Kathleen Betsko Yale Kathleen Betsko Yale is an actor, award-winning playwright, and poet, who was born in Coventry, England. She is co-author (with Rachel Koenig) of Interviews With Contemporary Women Playwrights (William Morrow & Co., 1987), and participates in the Women of the Crooked Circle poets' collective (founded by Jimmie Margaret Gilliam). As a playwright, Betsko Yale's work has been performed at the Belgrade Theatre in England and on some of America's most prestigious regional stages, including Yale Repertory, Mark Taper Forum in Los Angeles, and New York Shakespeare Festival. Betsko Yale adapted her play Johnny Bull to an ABC-TV Movie of the Week starring Kathy Bates, Colleen Dewhurst, Jason Robards, and Peter McNicol. Her own screen adaptation of that play won the Luminas Award for Excellence from the Women's Committee of the Directors Guild of America in Los Angeles. She has performed on and Off-Broadway, in regional theatre and national road tours, and locally at Irish Classical Theatre.
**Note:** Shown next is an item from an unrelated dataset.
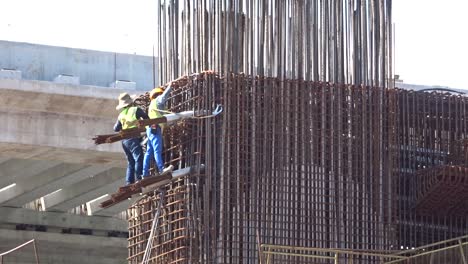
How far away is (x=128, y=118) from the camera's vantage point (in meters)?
34.0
She has earned a living in diverse jobs, including as a generator of ideas for TV series for Paramount in Hollywood and dramatic writing teacher at UB and ECC. She has received numerous awards and grants, including a CAPS grant for her play Beggars Choice, a Foundation for the Arts grant for her play Stitchers & Starlight Talkers, and the ABC Theatre Award for Johnny Bull. She is also a three-time winner of fellowships at the Eugene O'Neill National Playwrights Conference, where the late Lloyd Richards—legendary theatre director, producer, and Chair of Drama at Yale—was her guide and mentor.

Earth's Daughters magazine, the oldest continuously published feminist literary arts periodical in the U.S., is celebrating its 40th anniversary this year. Suggested donation is $5 to Hallwalls and/or Earth's Daughters. The Gray Hair Series is curated and hosted for Earth's Daughters by ryki zuckerman.